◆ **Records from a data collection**

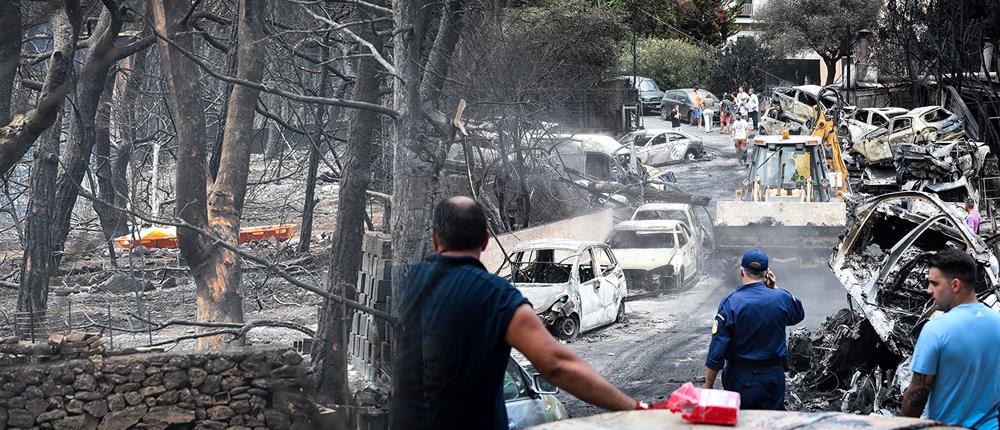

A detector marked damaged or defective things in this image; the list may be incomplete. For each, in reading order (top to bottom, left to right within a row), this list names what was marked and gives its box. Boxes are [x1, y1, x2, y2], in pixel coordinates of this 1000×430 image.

destroyed vehicle [612, 127, 708, 165]
burned car [612, 127, 708, 165]
destroyed vehicle [756, 106, 804, 135]
destroyed vehicle [768, 85, 840, 123]
destroyed vehicle [840, 106, 912, 144]
destroyed vehicle [848, 106, 964, 168]
burned car [508, 240, 624, 338]
destroyed vehicle [508, 239, 624, 340]
destroyed vehicle [604, 222, 700, 288]
burned car [604, 220, 700, 290]
burned car [788, 191, 1000, 414]
damaged building [788, 191, 1000, 414]
wildfire damage [788, 191, 1000, 414]
destroyed vehicle [788, 191, 1000, 414]
destroyed vehicle [504, 356, 568, 426]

◆ **Your objective**
Return every line of the records above word for word, but leave out the pictures.

◆ **Complete output**
A detector marked damaged or defective things in this image; the list may be incomplete. For each, in reading order (top to bottom, left to right within a row), this list names what was marked and gives its box. Boxes are [x1, y1, x2, y2], in pixel coordinates of this 1000×430 image.

destroyed vehicle [612, 127, 708, 165]
burned car [612, 127, 708, 165]
destroyed vehicle [756, 106, 804, 135]
destroyed vehicle [768, 85, 840, 123]
destroyed vehicle [840, 106, 912, 144]
destroyed vehicle [848, 106, 964, 168]
burned car [508, 240, 624, 338]
destroyed vehicle [508, 239, 624, 340]
destroyed vehicle [604, 222, 700, 288]
burned car [604, 220, 700, 290]
burned car [788, 191, 1000, 414]
damaged building [788, 191, 1000, 414]
wildfire damage [788, 191, 1000, 414]
destroyed vehicle [788, 191, 1000, 414]
destroyed vehicle [504, 356, 568, 426]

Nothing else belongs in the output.